TRAVAIL À FAIRE.
a) Résumez en deux phrases l'extrait sur l'imagination.
b) D'après l'extrait sur l'imagination, comment dit-on « intelligence » en grec moderne ?
c) Modifiez l'extrait sur l'imagination de « C’était un des » à « se dit Exhypnos. » en remplaçant « nostalgie » par « mélancolie ».

____ EXTRAIT CHOISI

C’était un des slogans de la mouvance qui accompagnait les lancements de pavés pour découvrir la plage à Paris en mai 68. L’imagination  devrait reprendre force et vigueur pourvu qu’elle s’allie à l’intelligence.Pourvu que nous ne nous laissions pas aller à lire et vivre notre quotidien dans la rêverie et l’imaginaire allant de la nostalgie  aux fantasmes, deux refuges qui nous écartent du présent et donc de la vie. La nostalgie nous fait revivre dans l’histoire et le regret. C’était mieux avant. Le fantasme nous met au centre du monde et de la démesure. L’imagination, par contre, apprend la pondération. Le fantasme impose, l’imagination explore. L’imagination c’est l’imaginaire qui reste en éveil.

En grec moderne, intelligence se dit Exhypnos.

________
____ EXTRAIT DES DONNÉES

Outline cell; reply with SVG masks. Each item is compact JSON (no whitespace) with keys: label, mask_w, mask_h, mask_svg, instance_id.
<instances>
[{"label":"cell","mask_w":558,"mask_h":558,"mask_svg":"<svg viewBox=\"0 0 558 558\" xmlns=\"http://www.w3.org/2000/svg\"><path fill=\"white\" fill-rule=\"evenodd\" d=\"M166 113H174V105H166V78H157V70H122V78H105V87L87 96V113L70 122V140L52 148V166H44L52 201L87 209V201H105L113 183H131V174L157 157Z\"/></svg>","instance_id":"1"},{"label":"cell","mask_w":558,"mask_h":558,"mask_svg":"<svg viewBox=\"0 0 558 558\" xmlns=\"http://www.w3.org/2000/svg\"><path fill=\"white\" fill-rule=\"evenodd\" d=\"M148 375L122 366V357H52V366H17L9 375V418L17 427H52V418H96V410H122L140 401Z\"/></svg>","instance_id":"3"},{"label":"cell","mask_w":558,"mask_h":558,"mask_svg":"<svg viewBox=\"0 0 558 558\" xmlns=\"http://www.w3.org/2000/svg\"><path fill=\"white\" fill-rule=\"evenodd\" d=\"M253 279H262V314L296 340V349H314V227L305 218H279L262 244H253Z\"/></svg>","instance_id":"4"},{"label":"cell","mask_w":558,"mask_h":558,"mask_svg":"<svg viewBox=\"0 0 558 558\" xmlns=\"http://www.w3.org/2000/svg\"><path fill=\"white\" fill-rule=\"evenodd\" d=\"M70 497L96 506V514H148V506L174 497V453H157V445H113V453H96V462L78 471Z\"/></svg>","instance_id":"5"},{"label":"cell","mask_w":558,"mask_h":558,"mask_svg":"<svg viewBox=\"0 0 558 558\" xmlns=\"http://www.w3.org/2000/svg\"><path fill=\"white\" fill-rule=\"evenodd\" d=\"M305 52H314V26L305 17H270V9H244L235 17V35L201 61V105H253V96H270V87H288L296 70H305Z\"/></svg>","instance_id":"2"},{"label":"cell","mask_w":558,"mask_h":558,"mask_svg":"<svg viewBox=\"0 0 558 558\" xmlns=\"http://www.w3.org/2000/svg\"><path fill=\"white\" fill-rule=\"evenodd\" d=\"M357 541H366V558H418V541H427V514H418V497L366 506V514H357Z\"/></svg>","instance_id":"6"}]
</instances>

________

CORRIGÉ PAR EXERCICE.
a) L'extrait évoque un slogan de mai 68 et affirme que l'imagination devrait reprendre force et vigueur si elle s'allie à l'intelligence. Il oppose la nostalgie et le fantasme, deux refuges qui nous écartent du présent, à l'imagination, qui apprend la pondération et explore.

b) En grec moderne, « intelligence » se dit Exhypnos.

c)
C’était un des slogans de la mouvance qui accompagnait les lancements de pavés pour découvrir la plage à Paris en mai 68. L’imagination  devrait reprendre force et vigueur pourvu qu’elle s’allie à l’intelligence.Pourvu que nous ne nous laissions pas aller à lire et vivre notre quotidien dans la rêverie et l’imaginaire allant de la mélancolie  aux fantasmes, deux refuges qui nous écartent du présent et donc de la vie. La mélancolie nous fait revivre dans l’histoire et le regret. C’était mieux avant. Le fantasme nous met au centre du monde et de la démesure. L’imagination, par contre, apprend la pondération. Le fantasme impose, l’imagination explore. L’imagination c’est l’imaginaire qui reste en éveil.

En grec moderne, intelligence se dit Exhypnos.